→ **Testo proposto**:
Acchiappavoti. Va anche considerata la loro organizzazione: presidente, segretario, segreteria, direzione, assemblea o congresso, commissione di garanzia, e poi i gruppi parlamentari con il capogruppo, nonché i responsabili dei partiti nelle singole commissioni parlamentari. Poi, il partito non è composto soltanto dall’organizzazione interna. Vi sono le organizzazioni laterali, come quella giovanile, presente quasi in ogni partito, le fondazioni, le “think tanks”. Alcuni partiti hanno anche sedi territoriali nei capoluoghi di provincia.

Accolito. Questa struttura organizzativa è spesso una mera facciata, la realtà è misurata dal personale e dalla finanza. Quanto al personale, i dipendenti dei partiti, di cui non si conosce il numero preciso, sono complessivamente poche centinaia di persone e per molti di questi vengono utilizzati i gruppi parlamentari. Quanto al finanziamento, nel 2012 è stato limitato. Oggi deriva dai gruppi parlamentari, dalle donazioni private e dalla quota del 2 per mille dell’Irpef. Quest’ultima fonte fornisce un totale di poco più di 20 milioni per anno. Il Partito democratico incassa 7,3 milioni da parte di poco meno di 500 mila contribuenti e presenta un conto economico con 10 milioni di proventi. Fratelli d’Italia incassa 3,1 milioni. Sia la Lega, sia Azione 1,2 milioni.

Accolito. In larga misura questa situazione è determinata dallo stato. Questo si è astenuto, ha lasciato fare. L’articolo 49 della Costituzione, nonostante le molte proposte, non prevede una disciplina legislativa dei partiti. Nel dopoguerra vi sono state molte iniziative parlamentari e extraparlamentari, ma senza successo. I partiti sono definiti dalla Costituzione come associazioni, ma presentano ben poche caratteristiche sostanziali di associazioni. Rispettano la Costituzione soltanto perché competono. Sono poi regolati dai regolamenti parlamentari i gruppi parlamentari. Per il resto, vivono interamente nel diritto privato, come dimostrato dalla ricca giurisprudenza sui partiti politici.

Acchiappavoti. A mio modo di vedere, il maggiore paradosso della democrazia rappresentativa italiana è quello messo in luce da una rilettura del famoso discorso di Edmund Burke ai suoi elettori di Bristol, nel 1774: il parlamento non è un’assemblea di ambasciatori; i parlamentari non sono rappresentanti nel significato di diritto privato della parola.  Stante l’attuale situazione, il divieto di mandato imperativo non serve per fare esprimere liberamente la loro opinione, ma per consentire ai segretari di decidere e imporre la propria decisione ai parlamentari. Questo rafforza il carattere oligarchico del sistema.

Accolito. C’è un ultimo aspetto che rende ancor più grave la situazione. I partiti, come strumento essenziale della democrazia, non hanno altri concorrenti, hanno un monopolio della funzione, anche se questo monopolio è spartito tra più partiti, oggi sette, e quindi è un oligopolio.

→ **Materiale fornito**:
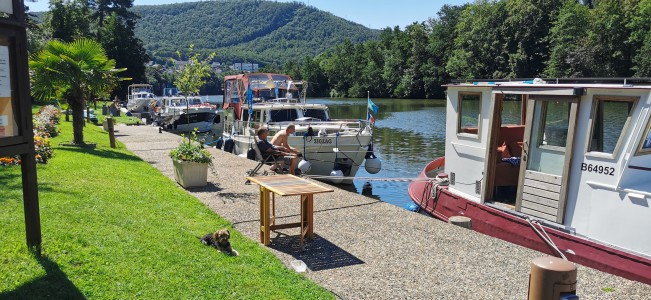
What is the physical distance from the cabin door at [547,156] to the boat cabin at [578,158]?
2 centimetres

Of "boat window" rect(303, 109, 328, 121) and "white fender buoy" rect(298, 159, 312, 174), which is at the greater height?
"boat window" rect(303, 109, 328, 121)

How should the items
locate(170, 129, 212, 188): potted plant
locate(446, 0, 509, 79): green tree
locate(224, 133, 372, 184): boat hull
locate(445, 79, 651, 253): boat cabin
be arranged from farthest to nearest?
locate(446, 0, 509, 79): green tree → locate(224, 133, 372, 184): boat hull → locate(170, 129, 212, 188): potted plant → locate(445, 79, 651, 253): boat cabin

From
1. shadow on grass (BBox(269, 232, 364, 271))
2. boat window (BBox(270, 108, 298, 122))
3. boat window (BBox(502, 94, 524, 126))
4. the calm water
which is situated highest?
boat window (BBox(502, 94, 524, 126))

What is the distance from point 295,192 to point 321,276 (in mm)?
1264

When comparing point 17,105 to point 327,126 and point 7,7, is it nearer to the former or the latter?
point 7,7

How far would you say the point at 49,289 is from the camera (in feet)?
15.6

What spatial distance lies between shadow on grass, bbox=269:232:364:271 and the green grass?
1.46 ft

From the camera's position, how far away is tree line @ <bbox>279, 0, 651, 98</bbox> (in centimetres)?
5625

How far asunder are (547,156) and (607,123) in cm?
106

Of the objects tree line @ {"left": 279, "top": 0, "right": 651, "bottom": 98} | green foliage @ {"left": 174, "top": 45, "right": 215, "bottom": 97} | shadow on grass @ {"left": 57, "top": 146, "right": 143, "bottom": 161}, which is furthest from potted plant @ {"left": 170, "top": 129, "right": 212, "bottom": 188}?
tree line @ {"left": 279, "top": 0, "right": 651, "bottom": 98}

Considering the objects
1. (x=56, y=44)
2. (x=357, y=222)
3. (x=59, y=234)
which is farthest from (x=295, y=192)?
(x=56, y=44)

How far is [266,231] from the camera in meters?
7.55

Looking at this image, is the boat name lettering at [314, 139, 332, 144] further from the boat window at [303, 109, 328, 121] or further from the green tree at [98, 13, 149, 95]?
the green tree at [98, 13, 149, 95]

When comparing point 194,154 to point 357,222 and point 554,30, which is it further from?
point 554,30
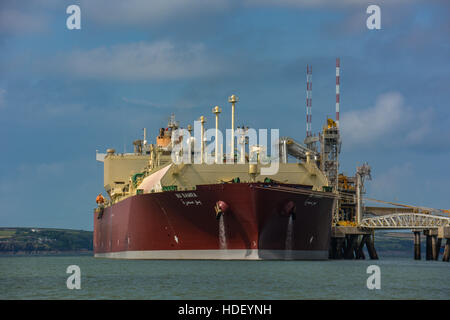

→ **Consegna**: Per favore, trascrivi il testo sui partiti politici cominciando da "Accolito. Questa struttura" e terminando con "Azione 1,2 milioni.", sostituendo "contribuenti" con "cittadini". Basati soltanto sul testo sui partiti politici.

→ **Soluzione**:
Accolito. Questa struttura organizzativa è spesso una mera facciata, la realtà è misurata dal personale e dalla finanza. Quanto al personale, i dipendenti dei partiti, di cui non si conosce il numero preciso, sono complessivamente poche centinaia di persone e per molti di questi vengono utilizzati i gruppi parlamentari. Quanto al finanziamento, nel 2012 è stato limitato. Oggi deriva dai gruppi parlamentari, dalle donazioni private e dalla quota del 2 per mille dell’Irpef. Quest’ultima fonte fornisce un totale di poco più di 20 milioni per anno. Il Partito democratico incassa 7,3 milioni da parte di poco meno di 500 mila cittadini e presenta un conto economico con 10 milioni di proventi. Fratelli d’Italia incassa 3,1 milioni. Sia la Lega, sia Azione 1,2 milioni.